Vermont Business Exchange, an Emerging Force for Local Trade

The localization of an economy requires local control of credit. That can be achieved by participation in a local credit clearing association. There are many such business-to-business (B2B) exchanges that provide this service on a for-profit basis. Now the lines between for-profit and non-profit are beginning to blur as credit clearing services are teaming up with existing non-profit business organizations. One example is the Vermont Business Exchange which is now being launched in association with Vermont Business for Social Responsibility.

Watch this video of a recent interview in which Amy Kirschner explains the project history, vision, and current status.

Modern Trade and Barter – How It Works

IMS is one of the leading trade exchange operators in the United States. It’s a publicly traded company that has in about 24 years grown from one local trade exchange into a network of more than a dozen trade exchanges scattered around North America. The IMS website contains a five minute video that does a pretty good job of explaining how commercial trade exchanges work. View it here.

How Might Credit Clearing Be Used to Make International Trade More Rational and Fair?

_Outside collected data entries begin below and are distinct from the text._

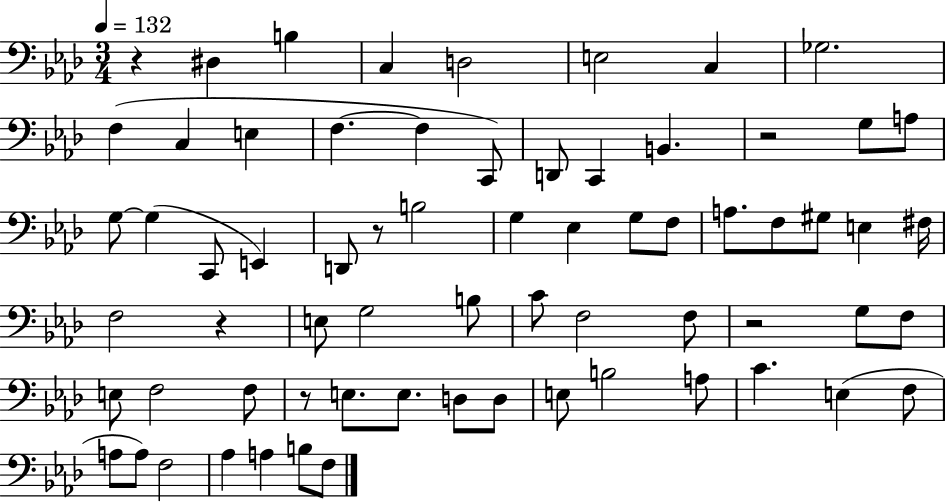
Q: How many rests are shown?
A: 6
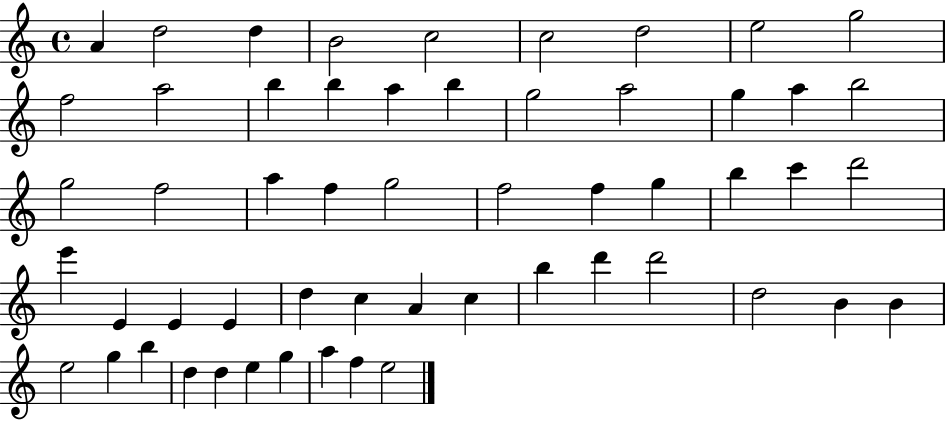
{
  \clef treble
  \time 4/4
  \defaultTimeSignature
  \key c \major
  a'4 d''2 d''4 | b'2 c''2 | c''2 d''2 | e''2 g''2 | \break f''2 a''2 | b''4 b''4 a''4 b''4 | g''2 a''2 | g''4 a''4 b''2 | \break g''2 f''2 | a''4 f''4 g''2 | f''2 f''4 g''4 | b''4 c'''4 d'''2 | \break e'''4 e'4 e'4 e'4 | d''4 c''4 a'4 c''4 | b''4 d'''4 d'''2 | d''2 b'4 b'4 | \break e''2 g''4 b''4 | d''4 d''4 e''4 g''4 | a''4 f''4 e''2 | \bar "|."
}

Clearing works at any level to settle claims – (1) among banks to settle claims arising from their clients’ check transactions, (2) among companies and individuals engaged in trade to offset their accounts payable against their accounts receivable, and (3) among nations to settle international trade balances. The first of these is well established and generally understood. The second is what occurs within grassroots mutual credit clearing systems (like LETS) and the commercial “barter” or trade exchanges that have proliferated around the world and are now enabling billions of dollars of cashless trading to take place every year. These private initiatives provide the inspiration and the prototypes that are now being scaled up and interconnected to make for more a efficient, secure, and equitable transaction infrastructure.

The third, which requires action at the highest levels of government, has been done on a bilateral basis (like barter) but the potential for multi-lateral clearing of trade balances has yet to be seriously considered. Is there sufficient vision, will, and independence of action at that level for anything useful to be done? That remains to be seen.

The present global financial order, which was largely established at Bretton Woods toward the end of World War II, is based on dollar dominance and exploitative initiatives that are managed through the intuitions that were forced upon the world at that time (the IMF and World Bank). I’ve not made a detailed study of the proposals that were made then, but according to a recent article by George Monbiot in the Guardian (UK), the Bancor proposal of John Maynard Keynes might deserve a second look. The article is titled, Keynes is innocent: the toxic spawn of Bretton Woods was no plan of his, and I encourage anyone who has an interest in this subject to read it. According to Monbiot, “The economist’s dream was blocked for an IMF serving the rich. Reforms proposed by G20 leaders are too little, too late.”

The details of the plan as described in the Guardian article may not be entirely to my liking, but it may be a good starting point for negotiations among a few enlightened governments to create an independent system for managing trade among themselves.  – t.h.g.

UPDATE: I have since found an IMF document that purports to present the details of the Keynes Plan. I’ve not yet studied it in any depth, but it can be downloaded here.